Goal of the exercise: From the entries, copy every line that carries the string "burst".

Provided data:

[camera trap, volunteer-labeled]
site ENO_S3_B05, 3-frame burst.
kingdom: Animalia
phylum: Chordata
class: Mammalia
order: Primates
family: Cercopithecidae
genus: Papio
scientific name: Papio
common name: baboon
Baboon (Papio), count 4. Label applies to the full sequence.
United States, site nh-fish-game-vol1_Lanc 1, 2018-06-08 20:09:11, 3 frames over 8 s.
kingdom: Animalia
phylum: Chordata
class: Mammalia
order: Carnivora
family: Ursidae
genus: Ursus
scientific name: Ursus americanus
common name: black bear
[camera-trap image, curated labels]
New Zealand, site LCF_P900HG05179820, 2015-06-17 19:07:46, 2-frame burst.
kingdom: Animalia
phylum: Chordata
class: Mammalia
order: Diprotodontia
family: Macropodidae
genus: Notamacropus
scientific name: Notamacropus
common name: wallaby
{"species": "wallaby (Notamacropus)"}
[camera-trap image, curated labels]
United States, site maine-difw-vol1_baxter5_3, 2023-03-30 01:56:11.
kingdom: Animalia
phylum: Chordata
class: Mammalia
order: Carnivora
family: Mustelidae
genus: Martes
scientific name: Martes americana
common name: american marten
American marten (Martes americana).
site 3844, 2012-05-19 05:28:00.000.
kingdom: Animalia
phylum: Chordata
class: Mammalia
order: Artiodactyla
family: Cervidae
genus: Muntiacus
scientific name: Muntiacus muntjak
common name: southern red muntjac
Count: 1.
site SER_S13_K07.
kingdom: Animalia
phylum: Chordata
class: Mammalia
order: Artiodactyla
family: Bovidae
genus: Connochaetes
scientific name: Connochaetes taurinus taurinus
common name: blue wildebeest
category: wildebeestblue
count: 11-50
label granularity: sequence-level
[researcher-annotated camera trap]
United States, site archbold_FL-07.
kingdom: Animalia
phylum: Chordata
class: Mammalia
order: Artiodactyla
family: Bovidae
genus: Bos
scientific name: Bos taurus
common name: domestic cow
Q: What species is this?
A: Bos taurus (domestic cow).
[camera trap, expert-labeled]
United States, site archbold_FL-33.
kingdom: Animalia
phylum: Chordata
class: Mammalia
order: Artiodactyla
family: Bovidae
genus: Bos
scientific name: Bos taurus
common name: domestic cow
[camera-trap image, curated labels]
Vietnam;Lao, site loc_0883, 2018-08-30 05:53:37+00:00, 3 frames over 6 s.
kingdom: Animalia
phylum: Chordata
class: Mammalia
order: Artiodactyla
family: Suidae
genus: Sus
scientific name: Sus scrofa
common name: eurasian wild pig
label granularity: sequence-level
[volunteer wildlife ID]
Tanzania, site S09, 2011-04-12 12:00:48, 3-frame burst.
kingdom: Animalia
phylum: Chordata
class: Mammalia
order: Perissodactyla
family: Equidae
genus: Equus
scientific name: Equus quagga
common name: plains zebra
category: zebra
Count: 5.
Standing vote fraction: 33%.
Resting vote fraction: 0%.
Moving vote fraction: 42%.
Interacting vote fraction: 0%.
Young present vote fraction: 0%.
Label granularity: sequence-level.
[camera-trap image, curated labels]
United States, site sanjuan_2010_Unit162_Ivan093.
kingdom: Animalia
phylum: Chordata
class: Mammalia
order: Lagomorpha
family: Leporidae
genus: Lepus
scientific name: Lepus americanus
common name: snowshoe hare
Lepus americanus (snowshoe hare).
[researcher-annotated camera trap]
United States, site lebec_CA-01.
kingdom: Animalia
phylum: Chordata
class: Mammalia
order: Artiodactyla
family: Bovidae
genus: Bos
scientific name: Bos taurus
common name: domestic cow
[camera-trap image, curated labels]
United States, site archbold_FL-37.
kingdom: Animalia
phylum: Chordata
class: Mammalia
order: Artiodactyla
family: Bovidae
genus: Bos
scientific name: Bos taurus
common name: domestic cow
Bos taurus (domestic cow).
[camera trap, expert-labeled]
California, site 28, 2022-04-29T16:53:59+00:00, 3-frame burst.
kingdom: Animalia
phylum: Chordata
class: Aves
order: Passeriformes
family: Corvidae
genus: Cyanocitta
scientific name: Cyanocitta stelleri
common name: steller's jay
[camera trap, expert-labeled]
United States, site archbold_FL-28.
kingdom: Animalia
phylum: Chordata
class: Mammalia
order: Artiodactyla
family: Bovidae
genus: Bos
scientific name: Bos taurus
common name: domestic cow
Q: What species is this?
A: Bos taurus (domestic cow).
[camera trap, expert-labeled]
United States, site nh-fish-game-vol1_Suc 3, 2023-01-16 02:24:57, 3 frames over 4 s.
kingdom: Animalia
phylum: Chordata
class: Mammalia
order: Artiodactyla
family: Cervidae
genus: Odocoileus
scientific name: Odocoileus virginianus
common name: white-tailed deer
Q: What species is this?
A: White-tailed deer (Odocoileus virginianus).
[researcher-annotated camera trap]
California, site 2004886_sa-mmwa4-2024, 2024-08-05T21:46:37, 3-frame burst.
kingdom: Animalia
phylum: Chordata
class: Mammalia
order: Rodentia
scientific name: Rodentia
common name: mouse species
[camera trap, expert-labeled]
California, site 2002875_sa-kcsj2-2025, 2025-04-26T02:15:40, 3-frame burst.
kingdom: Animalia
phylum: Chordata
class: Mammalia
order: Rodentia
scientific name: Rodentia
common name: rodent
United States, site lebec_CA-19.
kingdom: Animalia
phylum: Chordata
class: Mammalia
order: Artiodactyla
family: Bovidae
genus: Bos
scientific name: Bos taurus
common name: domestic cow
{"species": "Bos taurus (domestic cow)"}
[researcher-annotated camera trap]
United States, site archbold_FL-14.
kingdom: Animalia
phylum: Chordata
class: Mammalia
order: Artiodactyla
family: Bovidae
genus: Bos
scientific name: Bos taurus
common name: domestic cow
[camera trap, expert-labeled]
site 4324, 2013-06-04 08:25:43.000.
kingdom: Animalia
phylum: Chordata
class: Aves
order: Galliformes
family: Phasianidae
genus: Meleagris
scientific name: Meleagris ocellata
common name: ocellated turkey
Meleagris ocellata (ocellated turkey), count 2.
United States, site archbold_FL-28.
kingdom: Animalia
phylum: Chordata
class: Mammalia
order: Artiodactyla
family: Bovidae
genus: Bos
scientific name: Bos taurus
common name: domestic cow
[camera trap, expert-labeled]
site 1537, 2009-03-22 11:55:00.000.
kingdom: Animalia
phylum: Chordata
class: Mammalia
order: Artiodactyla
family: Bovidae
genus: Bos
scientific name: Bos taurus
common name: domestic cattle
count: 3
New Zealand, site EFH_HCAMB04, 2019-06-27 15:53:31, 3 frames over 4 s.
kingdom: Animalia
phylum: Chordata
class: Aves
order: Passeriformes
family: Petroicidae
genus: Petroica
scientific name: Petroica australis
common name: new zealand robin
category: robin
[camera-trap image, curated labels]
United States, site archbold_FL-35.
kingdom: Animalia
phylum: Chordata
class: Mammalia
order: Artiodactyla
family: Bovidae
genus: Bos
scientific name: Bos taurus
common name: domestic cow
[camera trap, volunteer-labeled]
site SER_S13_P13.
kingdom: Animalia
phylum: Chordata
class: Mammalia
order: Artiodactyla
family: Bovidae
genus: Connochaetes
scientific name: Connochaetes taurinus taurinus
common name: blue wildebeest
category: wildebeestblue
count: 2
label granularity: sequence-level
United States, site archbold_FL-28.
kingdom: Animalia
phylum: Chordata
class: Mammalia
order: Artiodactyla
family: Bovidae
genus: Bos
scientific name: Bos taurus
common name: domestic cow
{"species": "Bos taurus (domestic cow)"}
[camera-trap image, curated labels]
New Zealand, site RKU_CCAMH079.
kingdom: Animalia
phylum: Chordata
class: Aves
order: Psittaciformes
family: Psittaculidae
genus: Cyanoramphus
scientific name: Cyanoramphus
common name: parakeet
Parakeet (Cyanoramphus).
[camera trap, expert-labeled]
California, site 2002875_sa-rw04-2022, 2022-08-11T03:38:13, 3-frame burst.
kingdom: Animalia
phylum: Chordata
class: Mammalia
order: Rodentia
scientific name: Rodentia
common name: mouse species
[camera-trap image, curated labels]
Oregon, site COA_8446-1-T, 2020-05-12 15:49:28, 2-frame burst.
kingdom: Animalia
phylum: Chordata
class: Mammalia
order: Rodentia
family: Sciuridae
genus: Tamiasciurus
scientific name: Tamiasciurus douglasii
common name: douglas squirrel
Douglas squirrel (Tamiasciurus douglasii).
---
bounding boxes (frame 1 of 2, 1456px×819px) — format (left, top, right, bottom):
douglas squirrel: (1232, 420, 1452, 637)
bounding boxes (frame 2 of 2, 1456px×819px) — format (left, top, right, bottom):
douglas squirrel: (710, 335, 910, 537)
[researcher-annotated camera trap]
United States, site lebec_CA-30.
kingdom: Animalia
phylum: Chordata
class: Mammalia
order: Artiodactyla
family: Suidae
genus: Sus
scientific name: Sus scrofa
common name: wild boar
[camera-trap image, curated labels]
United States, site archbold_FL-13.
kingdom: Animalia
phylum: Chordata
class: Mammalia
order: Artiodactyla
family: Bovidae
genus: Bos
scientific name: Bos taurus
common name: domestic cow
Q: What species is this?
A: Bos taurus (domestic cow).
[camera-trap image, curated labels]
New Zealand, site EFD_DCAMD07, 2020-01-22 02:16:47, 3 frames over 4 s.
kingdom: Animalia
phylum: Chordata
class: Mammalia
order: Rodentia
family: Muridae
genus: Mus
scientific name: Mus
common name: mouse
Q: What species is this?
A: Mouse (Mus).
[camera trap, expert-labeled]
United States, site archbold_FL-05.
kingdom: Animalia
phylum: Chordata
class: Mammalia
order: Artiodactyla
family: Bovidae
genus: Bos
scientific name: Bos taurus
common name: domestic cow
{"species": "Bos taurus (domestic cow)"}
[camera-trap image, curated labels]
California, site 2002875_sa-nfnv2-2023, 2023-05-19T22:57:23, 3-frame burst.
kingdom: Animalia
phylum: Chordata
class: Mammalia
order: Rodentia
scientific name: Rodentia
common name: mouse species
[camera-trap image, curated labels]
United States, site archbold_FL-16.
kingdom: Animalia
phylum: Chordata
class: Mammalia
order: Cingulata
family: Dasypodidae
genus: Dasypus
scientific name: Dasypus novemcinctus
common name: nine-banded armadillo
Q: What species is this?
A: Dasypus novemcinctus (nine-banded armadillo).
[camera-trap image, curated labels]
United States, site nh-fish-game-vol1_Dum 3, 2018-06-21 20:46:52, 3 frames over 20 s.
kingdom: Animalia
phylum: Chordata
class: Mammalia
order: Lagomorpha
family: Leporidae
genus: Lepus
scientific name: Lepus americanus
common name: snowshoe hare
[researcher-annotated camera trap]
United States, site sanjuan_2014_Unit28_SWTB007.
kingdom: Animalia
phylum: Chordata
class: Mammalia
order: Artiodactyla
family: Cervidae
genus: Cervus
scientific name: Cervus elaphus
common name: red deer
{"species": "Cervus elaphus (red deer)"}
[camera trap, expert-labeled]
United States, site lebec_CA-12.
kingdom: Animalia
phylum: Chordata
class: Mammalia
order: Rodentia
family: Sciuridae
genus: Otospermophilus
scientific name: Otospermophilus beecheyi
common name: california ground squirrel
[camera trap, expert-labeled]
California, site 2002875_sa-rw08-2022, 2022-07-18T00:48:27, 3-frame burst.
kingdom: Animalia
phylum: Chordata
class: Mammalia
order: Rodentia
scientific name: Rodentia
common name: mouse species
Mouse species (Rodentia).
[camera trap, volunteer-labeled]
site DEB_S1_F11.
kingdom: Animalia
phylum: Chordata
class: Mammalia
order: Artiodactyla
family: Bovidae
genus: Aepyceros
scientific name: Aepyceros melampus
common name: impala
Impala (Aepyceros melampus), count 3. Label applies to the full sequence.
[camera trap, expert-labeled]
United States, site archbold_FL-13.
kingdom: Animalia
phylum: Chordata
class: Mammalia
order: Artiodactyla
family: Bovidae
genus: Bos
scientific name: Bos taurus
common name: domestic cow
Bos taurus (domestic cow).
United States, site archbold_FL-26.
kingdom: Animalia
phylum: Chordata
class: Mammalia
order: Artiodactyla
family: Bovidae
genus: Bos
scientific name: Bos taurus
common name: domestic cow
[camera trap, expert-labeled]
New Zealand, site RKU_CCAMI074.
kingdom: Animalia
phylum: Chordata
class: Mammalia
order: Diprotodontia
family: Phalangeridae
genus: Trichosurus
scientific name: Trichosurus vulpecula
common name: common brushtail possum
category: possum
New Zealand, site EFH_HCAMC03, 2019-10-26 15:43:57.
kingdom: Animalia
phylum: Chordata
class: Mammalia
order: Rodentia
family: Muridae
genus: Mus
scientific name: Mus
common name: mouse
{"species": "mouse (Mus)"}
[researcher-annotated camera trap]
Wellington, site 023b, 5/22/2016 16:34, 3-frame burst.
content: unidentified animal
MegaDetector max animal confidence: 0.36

Task result:
site ENO_S3_B05, 3-frame burst.
New Zealand, site LCF_P900HG05179820, 2015-06-17 19:07:46, 2-frame burst.
Tanzania, site S09, 2011-04-12 12:00:48, 3-frame burst.
California, site 28, 2022-04-29T16:53:59+00:00, 3-frame burst.
California, site 2004886_sa-mmwa4-2024, 2024-08-05T21:46:37, 3-frame burst.
California, site 2002875_sa-kcsj2-2025, 2025-04-26T02:15:40, 3-frame burst.
California, site 2002875_sa-rw04-2022, 2022-08-11T03:38:13, 3-frame burst.
Oregon, site COA_8446-1-T, 2020-05-12 15:49:28, 2-frame burst.
California, site 2002875_sa-nfnv2-2023, 2023-05-19T22:57:23, 3-frame burst.
California, site 2002875_sa-rw08-2022, 2022-07-18T00:48:27, 3-frame burst.
Wellington, site 023b, 5/22/2016 16:34, 3-frame burst.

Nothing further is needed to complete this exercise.